"Afsaneh": Woman's Life in Passport Photos
EVERY DAY PHOTOGRAPHERS AROUND THE WORLD looking for new ways to tell stories or to capture what we previously did not notice. We choose interesting photo projects and ask their authors what they wanted to say. This week we are publishing a series of “Afsaneh” by British photographer Ali Mobasser, in which he captured the life course of his beloved aunt in her photographs from documents - from school certificates and driving licenses to passports and travel tickets.
I never thought about being a photographer. Even at the university he studied at the Faculty of Fine Arts and always considered himself an artist who only uses photography as a means. At the same time, I don’t mind when someone calls me a photographer, even if it usually follows the question of whether I’m shooting weddings.
This project is part of a large series dedicated to my beloved aunt Afsaneh. She and I were very close. When I was only eight years old, my mother sent me to live in London with my father Afshin and his sister Afsaneh. My aunt selflessly raised and raised me all the following years, in parallel, taking care of my grandfather and father and working full time in the office. She looked after all of us and never asked for anything in return. She never married and did not give birth to her own children. When I started to live separately, and my grandfather died, the Afsaneh relationship with my father went wrong, so that for some time they lived under the same roof as strangers. She suffered from loneliness and every year more and more depressed. Afsaneh died suddenly in the summer of 2013 from a stroke, she was only 56 years old. I was pained by the loss, I was crushed and angry at the same time and I set out to preserve her memory as long as possible, so I began working on the Afsaneh project almost immediately.

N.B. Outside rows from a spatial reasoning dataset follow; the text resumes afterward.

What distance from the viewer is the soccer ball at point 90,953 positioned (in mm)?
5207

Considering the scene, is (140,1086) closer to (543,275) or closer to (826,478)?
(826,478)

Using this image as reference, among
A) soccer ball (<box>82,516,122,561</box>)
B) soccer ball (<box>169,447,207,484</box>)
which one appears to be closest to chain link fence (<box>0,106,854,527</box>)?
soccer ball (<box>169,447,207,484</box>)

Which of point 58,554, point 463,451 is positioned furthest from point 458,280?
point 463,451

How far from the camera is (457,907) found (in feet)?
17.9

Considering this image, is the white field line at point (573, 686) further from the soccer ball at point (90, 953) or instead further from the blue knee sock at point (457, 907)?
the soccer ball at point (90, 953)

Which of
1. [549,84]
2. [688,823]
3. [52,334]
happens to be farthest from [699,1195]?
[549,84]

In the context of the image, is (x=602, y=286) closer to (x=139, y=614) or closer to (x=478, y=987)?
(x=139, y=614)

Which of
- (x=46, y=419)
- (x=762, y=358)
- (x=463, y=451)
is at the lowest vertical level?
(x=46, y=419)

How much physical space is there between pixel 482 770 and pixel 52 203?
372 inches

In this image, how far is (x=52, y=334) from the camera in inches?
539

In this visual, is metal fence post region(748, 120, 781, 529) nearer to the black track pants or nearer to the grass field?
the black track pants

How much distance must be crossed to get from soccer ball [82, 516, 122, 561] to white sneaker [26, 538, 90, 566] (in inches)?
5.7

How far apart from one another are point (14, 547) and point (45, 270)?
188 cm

As soon as she was gone, I began to arrive at my father's house while he was at work, and photograph her room. It lasted for about half a year, it was akin to therapy for me and helped me to come to terms with the loss better than anything. I tried to capture her spirit and to preserve as long as possible the feeling that she was still there, with us. However, I worked on two other projects. One of them is a series of photos of her clothes and the contents of her purse, which were returned to us in the hospital after the death of Afsaneh. The second project (exactly you see it below. - Approx. Editors) appeared quite by accident: in the boxes of things I found a whole collection of old documents and aunt's identity cards, including passports and school certificates. All that was required was to take a picture of this find by laying out the documents in the correct order. I supplemented the collection with its latest ID - a travel ticket that was in Afsaneh’s purse on the day she died. And I decided that I wanted to show her life in photos in the reverse chronological order: she was happiest in Iran as a child, and I absolutely wanted the end of this story to be beautiful and joyful.
The project "Afsaneh" is not only the life of my aunt, recreated through photographs from documents. It is also evidence of how the process of their production changed over fifty years: once the photographer took pictures and the whole process was done manually, and today fully automated photo booths took his place. In the world, they use fingerprint scanning and other identification mechanisms, and they are obviously much more reliable than documents with ordinary photos that are so easy to forge. In this sense, Afsaneh ID cards are real historical artifacts. They are valuable in themselves as evidence of how short a century a photograph has lived as a document that once irrefutably confirmed the person’s identity.